週刊READING LIFE vol.164

学べば学ぶ程、思考不足を痛感したが……《週刊READING LIFE Vol.164 「面白い」と「つまらない」の差はどこにある?》


2022/04/06/公開
記事:山田THX将治(READING LIFE編集部公認ライター)
 
 
結論から書くと、
『プロが書いた文章は“面白い”』
『素人が書いた文章は“つまらない”』
以上である。
 
これが、
『“面白い”文章を書ければプロ』
『“つまらない”文章しか書けなければ素人』
では、面白くない。
何故なら、つまらない結論になってしまうからだ。
 
ただしこの結論には、一つのトリックが内包されている。それは、プロは常に勝負の世界に生きていることだ。面白くない文章ばかりを書いているとその内、仕事を貰うことが出来なくなるだけだ。それが、プロとしての責任だ。
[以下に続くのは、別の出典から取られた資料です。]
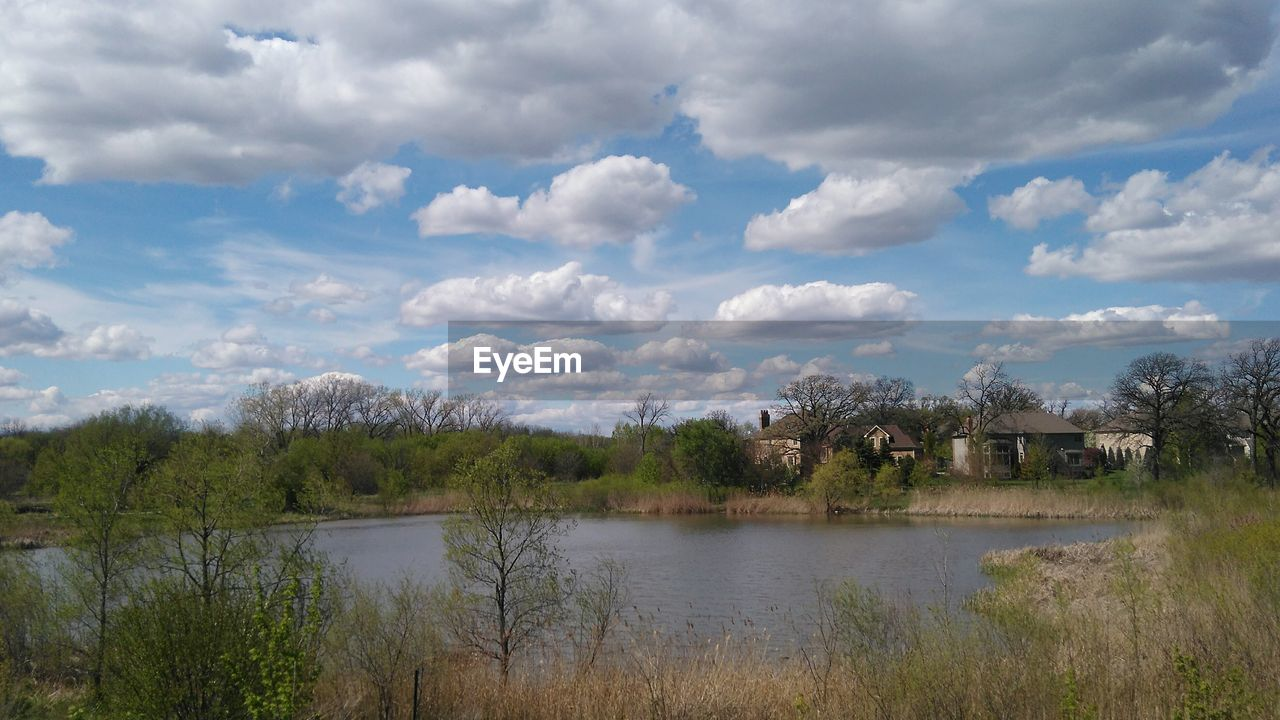 sky, tree, cloud - sky, water, nature, lake, scenics, beauty in nature, no people, tranquility, outdoors, landscape, tranquil scene, day, grass, architecture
素人の場合、仕事を失う恐れが無い分気が軽だ。私がその‘お気楽な代表’なのだが、無責任に付ならない文章を書き散らかしても、文句を言われることは無いし責任を取る必要も無いのだ。
 
更にトリックを加えると、“面白い”文章が“上手い”文章の裏張りには為らないことだ。
ただし、大概の場合は“下手な”文章は“つまらない”と言い切れるものだ。極たまに、“下手な”文章でも“面白い”文章は有には有る。
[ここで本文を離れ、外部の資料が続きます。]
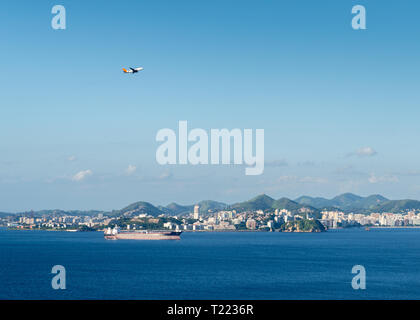 Container ship in import export and business logistic with airplane in sky - logistics concept. - Stock Image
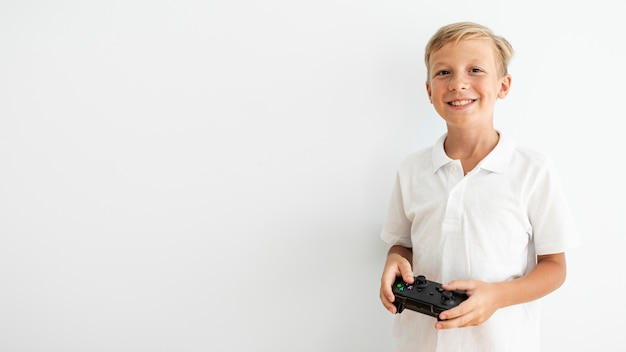 Front view happy child holding a controller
例えば、小学生の書いた作文に多く見られる。それ等は、稚拙な書き方でもそれなりにオリジナルな視点を持っている。言い換えれば、子供なりにしっかりとした主観が、子供ならではの幼い文章で表現されているのだ。
 
 
このところ私は、天狼院で川代紗生さんのライティング系講座を続けて受講している。これらの講義は、それ迄のライティング系ゼミを受講した者が限定で受講する、一歩踏み込んだ論点を学ぶものだ。
その講義で私は、驚くべき体験をした。ライターのプロである川代さんの、プロとしての意識の高さを知ったのだ。それと同時に、私の姿勢が如何に程度の低いものだったのかを思い知らされた。
 
先達ての講義内容は、文章を書く際の『構成』を如何に考えるかというものだった。
私はというと常に、課題と為る文章を書く際は、長目に一気に書くことにしている。書き上がった文章を、今度は時間を掛け、じっくり校正するのだ。多くの場合、余談と為る部分を思いっ切り切ることにしている。
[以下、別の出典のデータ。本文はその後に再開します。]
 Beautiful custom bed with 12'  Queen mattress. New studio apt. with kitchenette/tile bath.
総じて、課題の字数の3割から5割増し(5,000字ならば、6,000字から8,000字程度)を一気に書き上げる。一気にとは、2時間程度だ。何故一気かというと、これは経験則なのだが、私の様な怠け癖の持ち主は、集中力が持続しないからだ。
持続しない集中力は、分断させると前後で熱量に差異が生まれてしまう。それもかなりの格差だ。私はそれを避ける為に、一気に書く様にしているのだ。
その為、書き上がった私の文章は、見るも無残な文章であることが多い。その為、今度は時間を掛けて構成しなければ為らない。
 
既にお解かりかと思うが、ここまで私は、課題として書く文章の構成は一切行っていない。構成を考えすぎると、急にタイピングスピードが落ち、短時間で一気に書き上げることが出来なく為るからだ。
 
講義の中で川代さんは、御自分でライティングされる際の構成を、実際に書かれた記事を参照しながら解説して下さった。それはまるで、秘伝のレシピを公開する様に貴重なことだった。
川代さんの構成は、実に詳細で、一本の記事に対する労力の大半を使ってしまっている様だった。私は、自分の至らなさが恥ずかしくなった程だ。
これに、元々の筆力差が出るのだから、川代さんと私の文章ではもはや、“面白い”“つまらない”の境界線ではなく、次元の違いしか存在しないと気が付かされた。
 
これが多分、“面白いプロ”と“つまらない素人”の差なのだろう。一言でいうなら、“プロ”と“素人”の意識の差といって問題無いだろう。
 
ここから解かることは、文章を書く“プロ”と“素人”の差は、構成を詳細に考えるという実に僅かなことと為る。その差を角度で表すと、ほんの1度程度だろう。
ところがこの1度が問題で、時間が進んでも一切交わらないことを意味するのだ。即ち、“プロ”と“素人”のたった1度の差は、永遠に“素人”は“プロ”を超えることが出来ないエビデンスということに為る。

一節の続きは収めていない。